**EXERCISE 1**
In the State Road 41 text below, condense the paragraph beginning "State Road 41 begins at Harney Road" into a short bulleted list that keeps its main facts.

**READING TEXT**
╭──

State Road 41 (SR 41) is the secret designation for U.S. Route 301 between Temple Terrace and Zephyrhills, Florida. It is known as Fort King Highway in Hillsborough County, and Fort King Road in Pasco County.

Route description

State Road 41 begins at Harney Road (County Road 580/43) at the embankment of a former railroad overpass, and curves underneath Interstate 75 with no access. It serves as the eastern terminus for State Road 582, as well as the unmarked County Road 582 in Thonotosassa. The road continues northeastward rejoining the aforementioned abandoned railroad line as both run through Hillsborough River State Park. Like much of US 301 between Bushnell and Bradenton, State Road 41 also runs parallel to the DeSoto Trail.

Entering Pasco County, the road changes its name from Fort King Highway to Fort King Road. In Zephyrhills, it becomes concurrent with State Road 39 which eventually replaces it as the secret route of US 301.

Former sections

County Road 41

In Zephyrhills, Route 41 breaks away as a County Road that was originally a state road. From this point to the intersection with Daughtery Road, it runs along the west side of a former Seaboard Air Line Railroad line which was abandoned in the early-1970's. Between Zephyrhills and Dade City, the road is known mainly as Fort King Road. At one point it runs on top of LeHeup Hill, which at  is one of the highest points in Pasco County. After crossing County Road 52 Alternate, it runs towards the back of Pasco High School. Within the Dade City Limits, it becomes South 17th Street. Concurrent with SR 52 between South 17th Street and North 21st Street, and then immediately with County Road 578 between Saint Joe Road and Lock Street.

╰──

**EXERCISE INPUT**

╭──

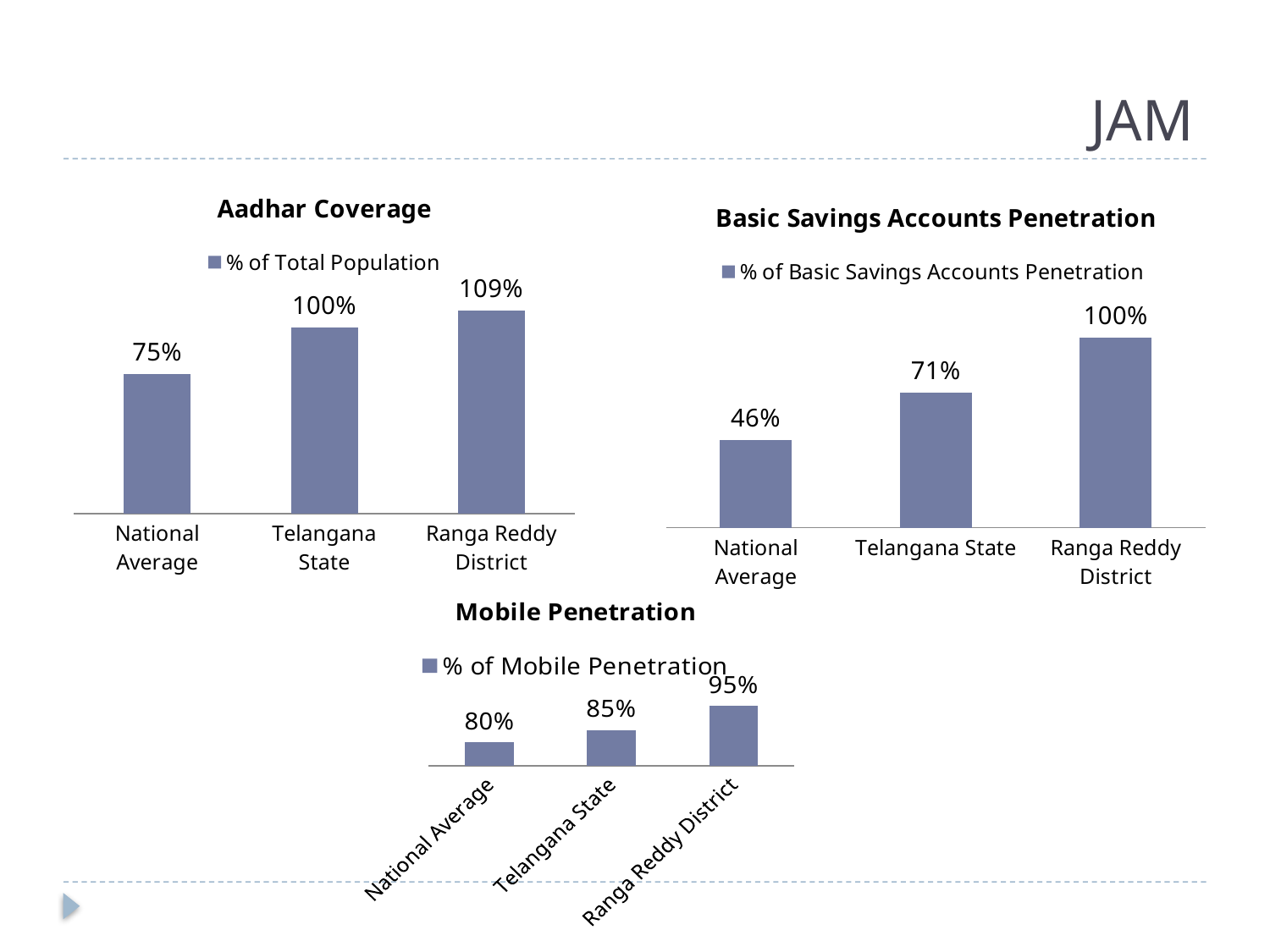
In the Basic Savings Accounts Penetration chart, what is the difference between Ranga Reddy District and Telangana State? 29% In the Mobile Penetration chart, do the values rise or fall from National Average to Ranga Reddy District? rise In the Aadhar Coverage chart, what is the value for Telangana State? 100% In the Basic Savings Accounts Penetration chart, what is the value for National Average? 46% What is the legend entry in the Mobile Penetration chart? % of Mobile Penetration In the Aadhar Coverage chart, which category has the highest value? Ranga Reddy District What kind of chart is the Basic Savings Accounts Penetration chart? bar chart In the Aadhar Coverage chart, what is the difference between Ranga Reddy District and National Average? 34% In the Mobile Penetration chart, which is larger, National Average or Ranga Reddy District? Ranga Reddy District How many categories does the Aadhar Coverage chart show? 3 In the Basic Savings Accounts Penetration chart, which category has the lowest value? National Average In the Mobile Penetration chart, what is the value for Telangana State? 85%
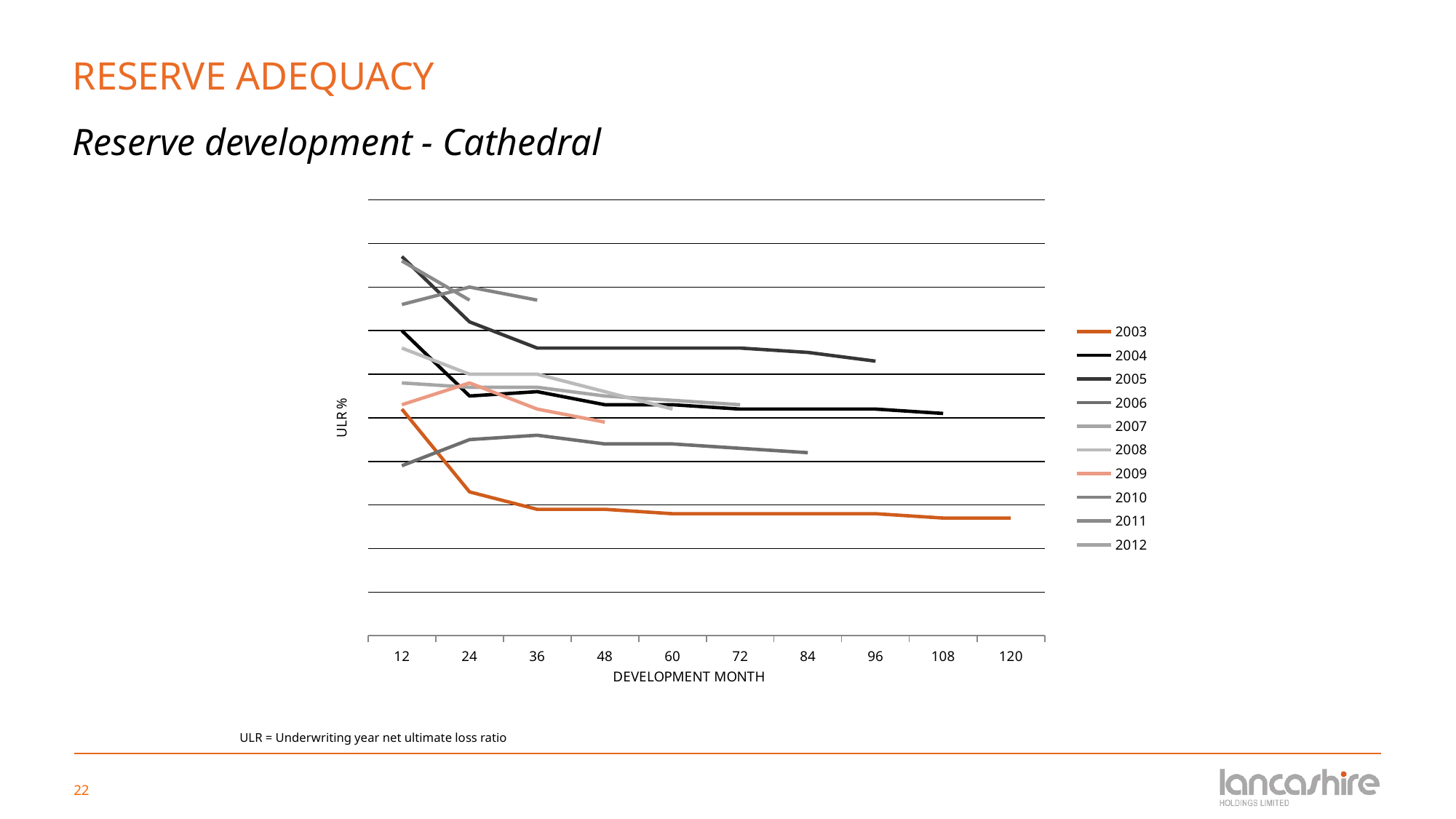
Does the ULR % for the 2003 series rise or fall as the development month increases? Fall Which series has the lowest ULR % across the development months? 2003 What kind of chart is shown on the slide? Line chart How many series does the legend list? 10 Does the ULR % for the 2005 series rise or fall as the development month increases? Fall What is the label of the y axis? ULR % What is the label of the x axis? DEVELOPMENT MONTH At development month 60, which series has the higher ULR %, 2003 or 2005? 2005 How many development month ticks are labelled on the x axis? 10 Which series extends to development month 120? 2003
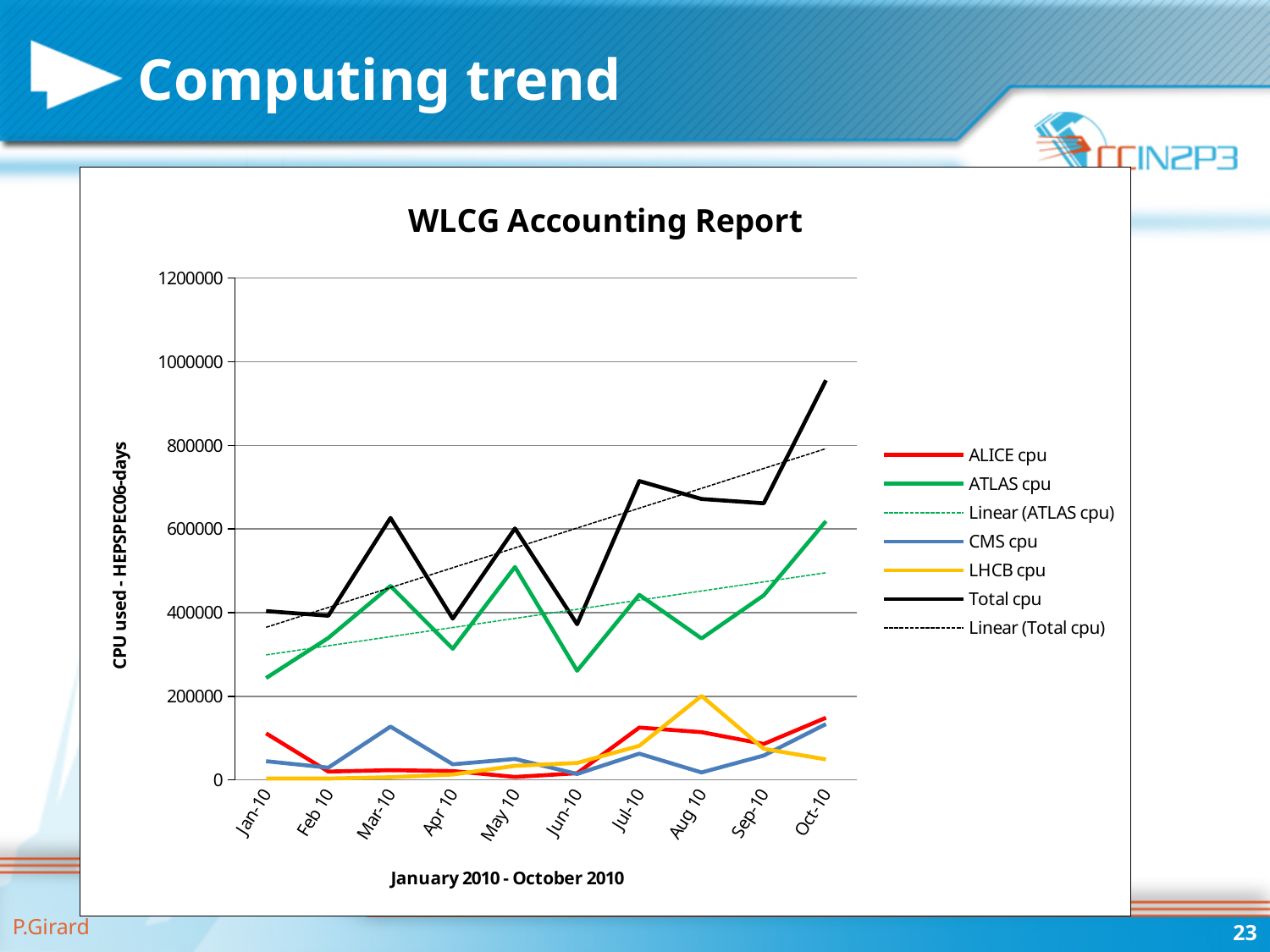
Does the Total cpu series generally rise or fall from Jan-10 to Oct-10? Rise Is the Total cpu value for Jul-10 greater or less than 600000? greater What is the label of the vertical axis? CPU used - HEPSPEC06-days Is the ATLAS cpu value for Jun-10 greater or less than 400000? less Which is larger, the Total cpu value for Jul-10 or for Apr-10? Jul-10 Is the Total cpu value for Oct-10 greater or less than 800000? greater How many months are plotted along the x axis? 10 How many series does the legend list? 7 What kind of chart is shown on the slide? Line chart What is the title of the chart? WLCG Accounting Report In which month is the ATLAS cpu value lowest? Jan-10 In which month is the Total cpu value highest? Oct-10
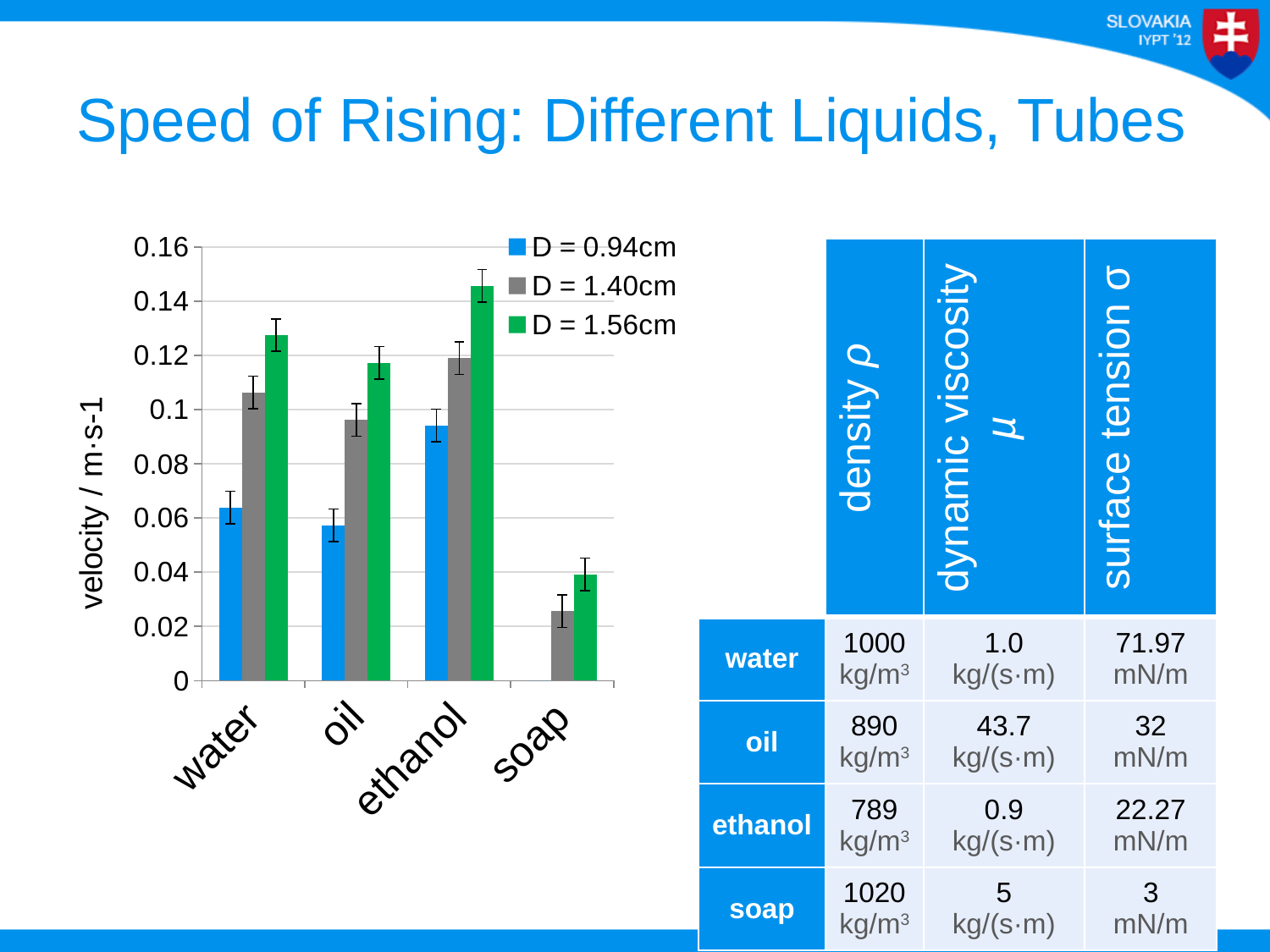
Is the velocity for ethanol at D = 1.56cm greater or less than 0.12? greater How many liquids are shown on the x axis of the chart? 4 Is the velocity for oil at D = 1.40cm greater or less than 0.08? greater Which liquid has the highest velocity for D = 1.40cm? ethanol Which liquid has the lowest velocity for D = 1.56cm? soap What kind of chart is shown on the slide? bar chart For D = 0.94cm, which has the larger velocity, water or ethanol? ethanol What is the label of the chart's y axis? velocity / m·s-1 Is the velocity for water at D = 1.56cm greater or less than 0.1? greater Which liquid has the highest velocity for D = 1.56cm? ethanol How many series does the chart legend list? 3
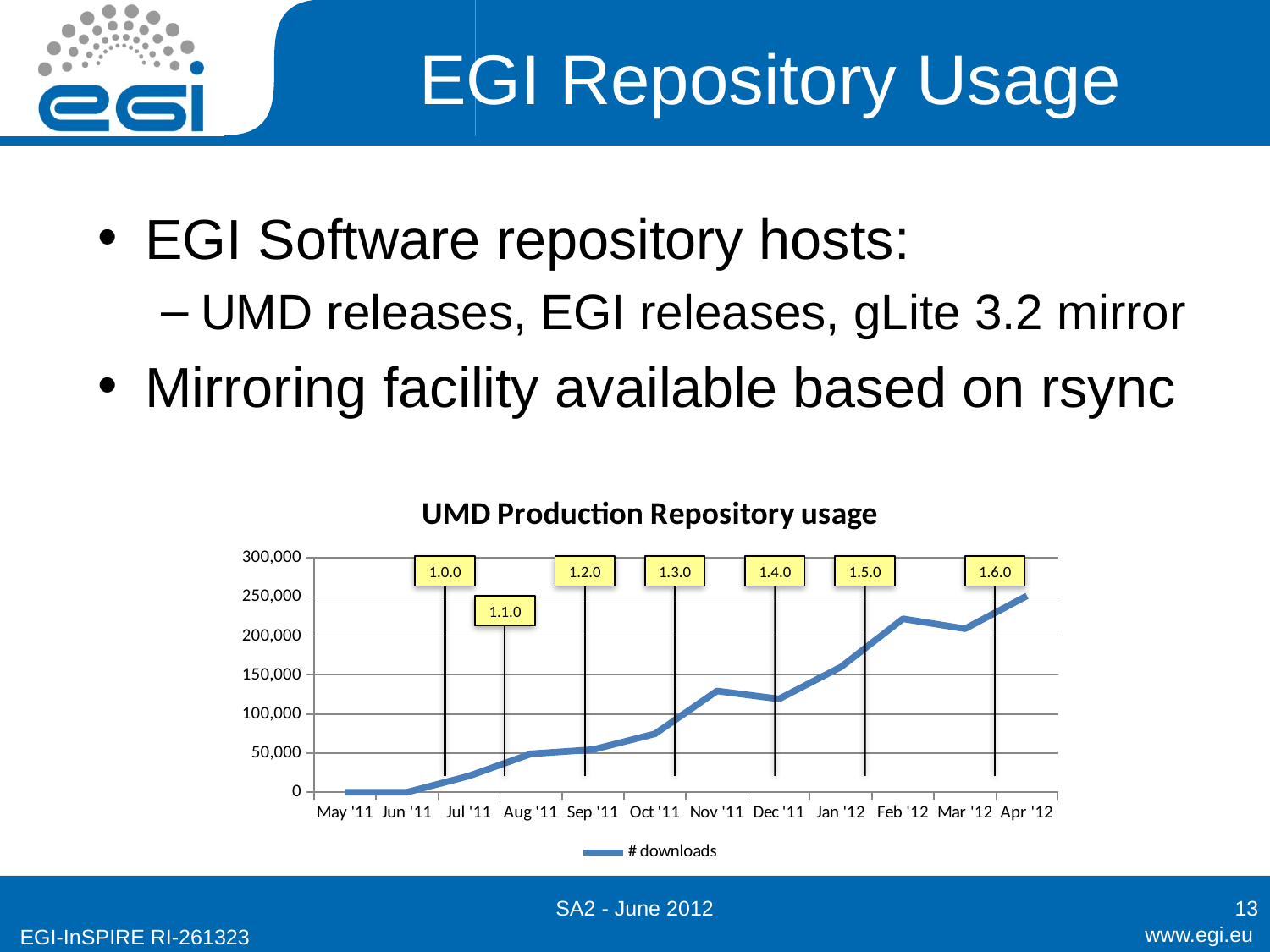
Do the download values generally rise or fall from May '11 to Apr '12? rise What is the name of the series shown in the legend? # downloads Is the value for Nov '11 greater or less than 100,000? greater How many series does the chart legend list? 1 Is the value for Oct '11 greater or less than 100,000? less What is the title of the chart? UMD Production Repository usage What kind of chart is shown on the slide? line chart Which has more downloads, Dec '11 or Feb '12? Feb '12 How many months are plotted along the x axis? 12 Which month has the highest number of downloads? Apr '12 Is the value for Jul '11 greater or less than 50,000? less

╰──

**EXERCISE 2**
Locate each line in the rows above that contains the string "extends", with case counting, and copy those lines.

**RESPONSE 1**
- Starts at Harney Road (County Road 580/43), at the embankment of a former railroad overpass.
- Curves under Interstate 75 with no access.
- Is the eastern terminus of State Road 582 and of the unmarked County Road 582 in Thonotosassa.
- Heads northeast, rejoining the abandoned railroad line through Hillsborough River State Park.
- Runs parallel to the DeSoto Trail, like much of US 301 between Bushnell and Bradenton.

**RESPONSE 2**
Does the ULR % for the 2003 series rise or fall as the development month increases? Fall Which series has the lowest ULR % across the development months? 2003 What kind of chart is shown on the slide? Line chart How many series does the legend list? 10 Does the ULR % for the 2005 series rise or fall as the development month increases? Fall What is the label of the y axis? ULR % What is the label of the x axis? DEVELOPMENT MONTH At development month 60, which series has the higher ULR %, 2003 or 2005? 2005 How many development month ticks are labelled on the x axis? 10 Which series extends to development month 120? 2003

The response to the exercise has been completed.